Exercise details
List every composer named in the forum thread about the first classical vocal work people heard.

Given passage
-*-*-

# First Classical Vocal Work You Ever Heard?



## SixFootScowl (Oct 17, 2011)

If you can remember, tell us about it here. For me it was Beethoven's Ninth, and the recording conducted by Fricsay no less.


----------



## Bulldog (Nov 21, 2013)

It was also Beethoven's 9th which I heard regularly as a youngster courtesy of my dad's stereo.


----------



## flamencosketches (Jan 4, 2019)

Must have been either Beethoven's 9th or the Hallelujah chorus from Messiah. Neither by my own will.


----------



## starthrower (Dec 11, 2010)

I can't remember for certain, but I'm thinking it was either Borodin's Polovtsian Dances or Handel's Messiah.


----------



## Rogerx (Apr 27, 2018)

Bach- St Matthew Passion.
( complete in a church)


----------



## Art Rock (Nov 28, 2009)

flamencosketches said:


> Must have been either Beethoven's 9th or the Hallelujah chorus from Messiah. Neither by my own will.


Probably the same for me, before I started to get interested in classical music. When I started buying classical CDs, it was probably either Schubert's Winterreise or Mahler's three main song cycles, both by Fischer-Dieskau.


----------

-*-*-

Data listing
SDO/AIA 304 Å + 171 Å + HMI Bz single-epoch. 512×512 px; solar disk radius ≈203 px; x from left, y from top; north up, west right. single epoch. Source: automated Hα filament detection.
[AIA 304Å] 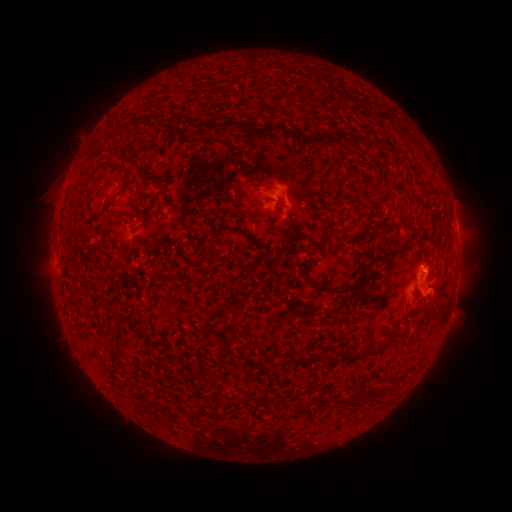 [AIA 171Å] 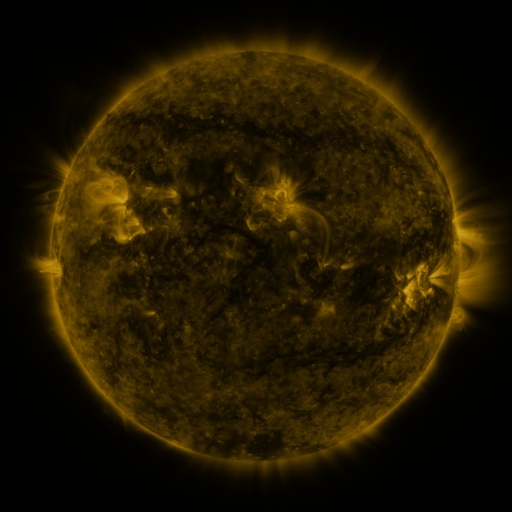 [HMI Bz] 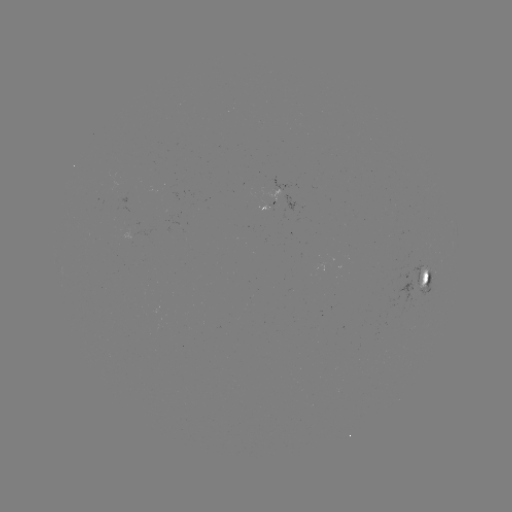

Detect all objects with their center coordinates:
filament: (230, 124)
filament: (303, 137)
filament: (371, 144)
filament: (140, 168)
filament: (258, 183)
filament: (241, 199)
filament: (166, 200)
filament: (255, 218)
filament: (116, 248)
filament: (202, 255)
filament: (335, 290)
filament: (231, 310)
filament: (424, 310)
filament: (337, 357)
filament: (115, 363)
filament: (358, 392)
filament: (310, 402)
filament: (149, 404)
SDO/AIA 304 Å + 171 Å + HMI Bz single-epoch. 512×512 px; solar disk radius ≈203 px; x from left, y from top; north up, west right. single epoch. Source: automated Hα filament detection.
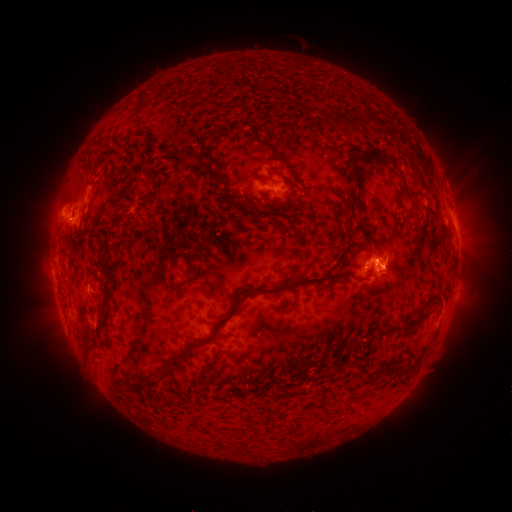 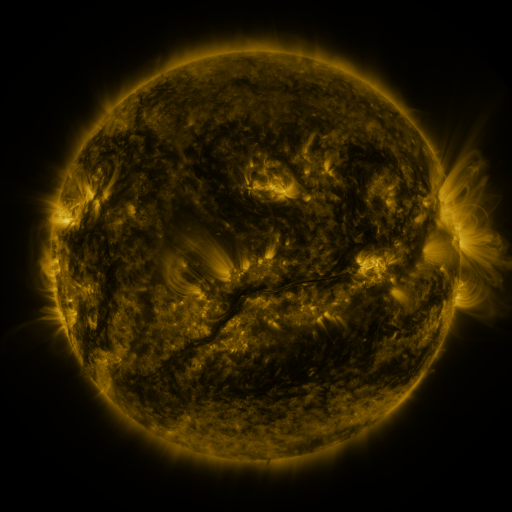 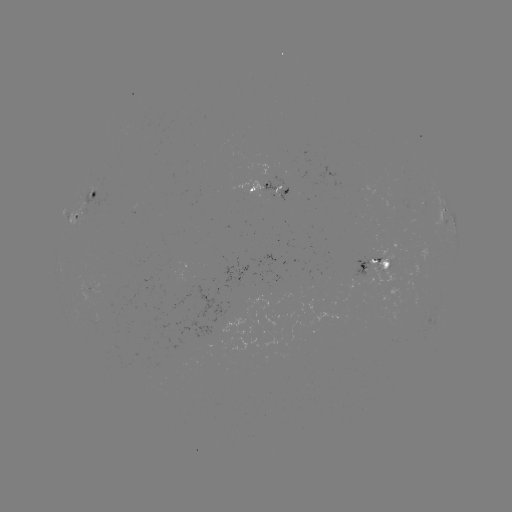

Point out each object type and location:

-*-*-

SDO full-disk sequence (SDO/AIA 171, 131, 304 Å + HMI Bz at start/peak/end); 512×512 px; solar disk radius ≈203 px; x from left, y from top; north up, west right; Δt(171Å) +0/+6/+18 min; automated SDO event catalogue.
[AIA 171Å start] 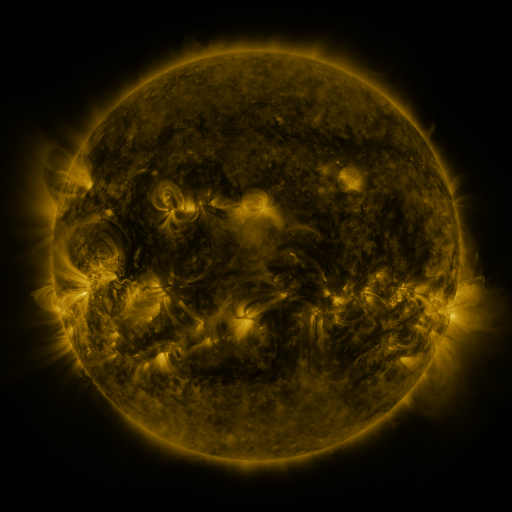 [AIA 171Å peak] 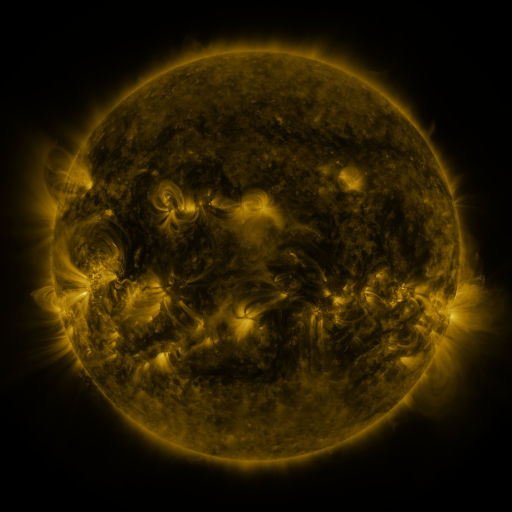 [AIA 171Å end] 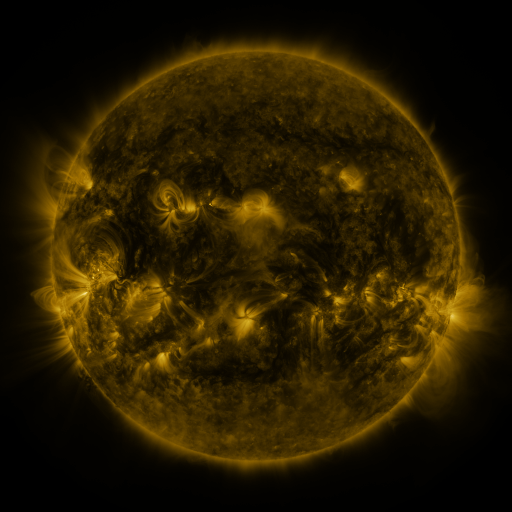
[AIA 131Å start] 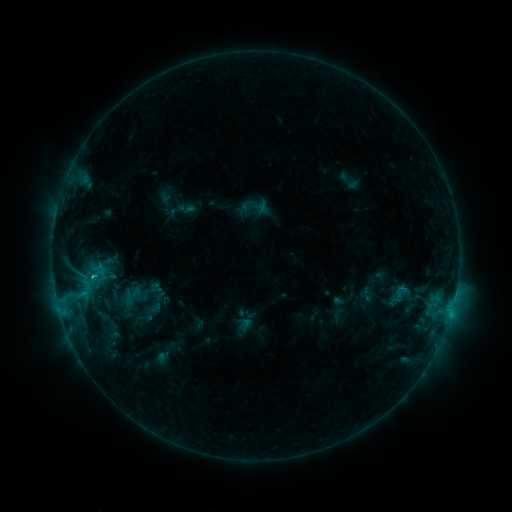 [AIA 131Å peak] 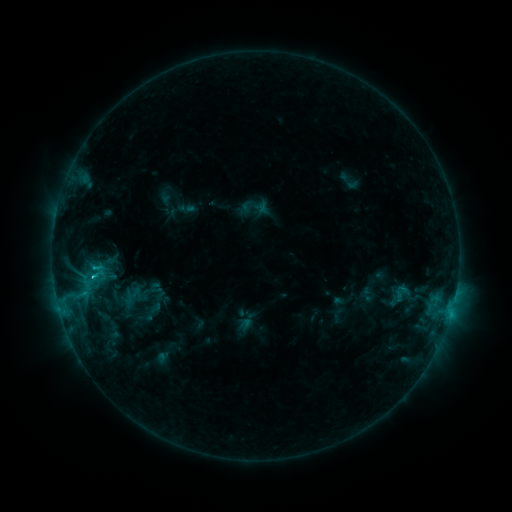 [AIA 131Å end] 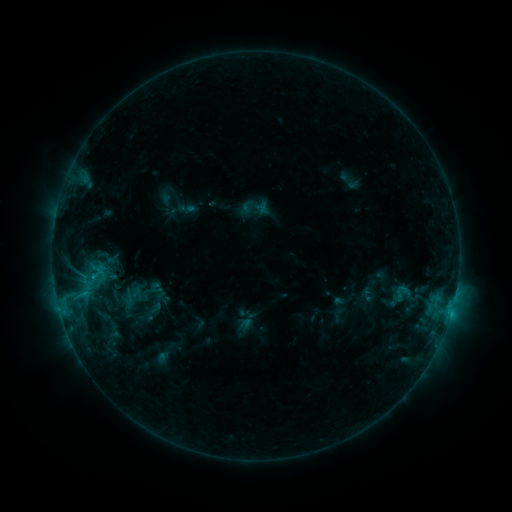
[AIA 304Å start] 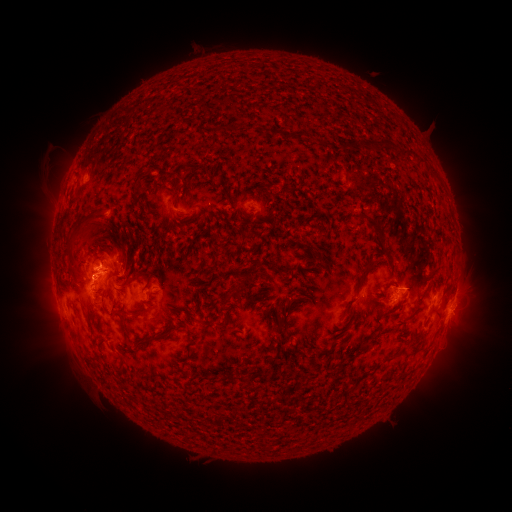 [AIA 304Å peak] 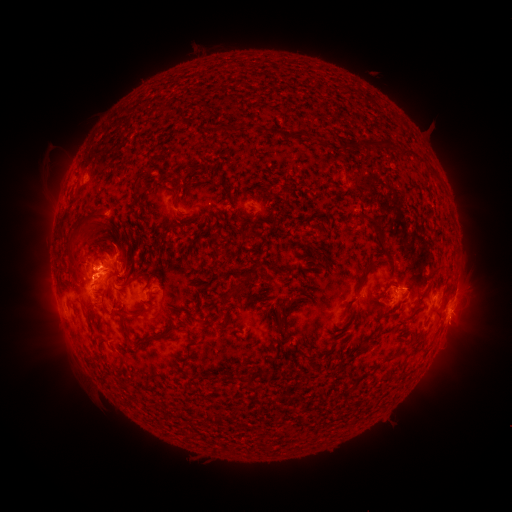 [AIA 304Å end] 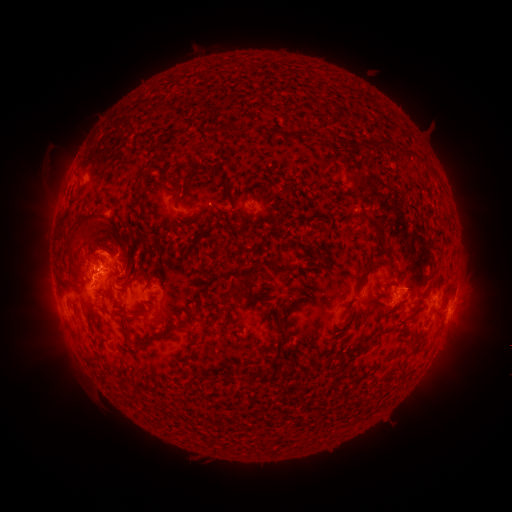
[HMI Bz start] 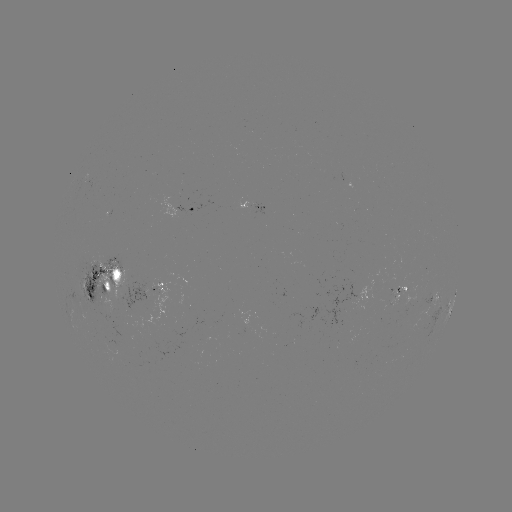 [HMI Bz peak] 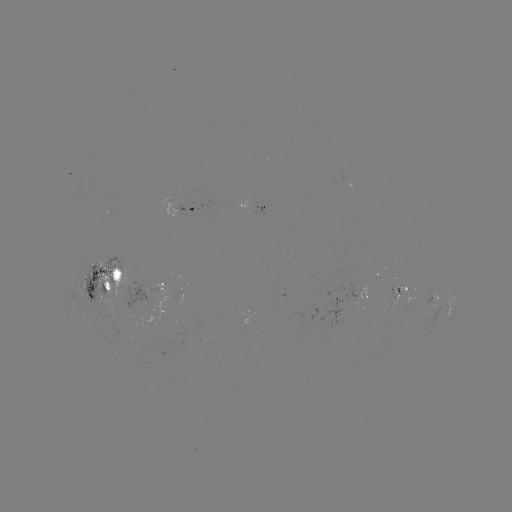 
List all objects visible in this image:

-*-*-

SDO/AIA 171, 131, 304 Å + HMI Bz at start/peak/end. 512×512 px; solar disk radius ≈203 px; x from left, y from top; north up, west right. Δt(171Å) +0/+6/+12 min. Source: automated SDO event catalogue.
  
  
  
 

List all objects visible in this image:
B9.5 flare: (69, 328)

-*-*-

The completed task
Beethoven, Borodin, Handel, Bach, Schubert, Mahler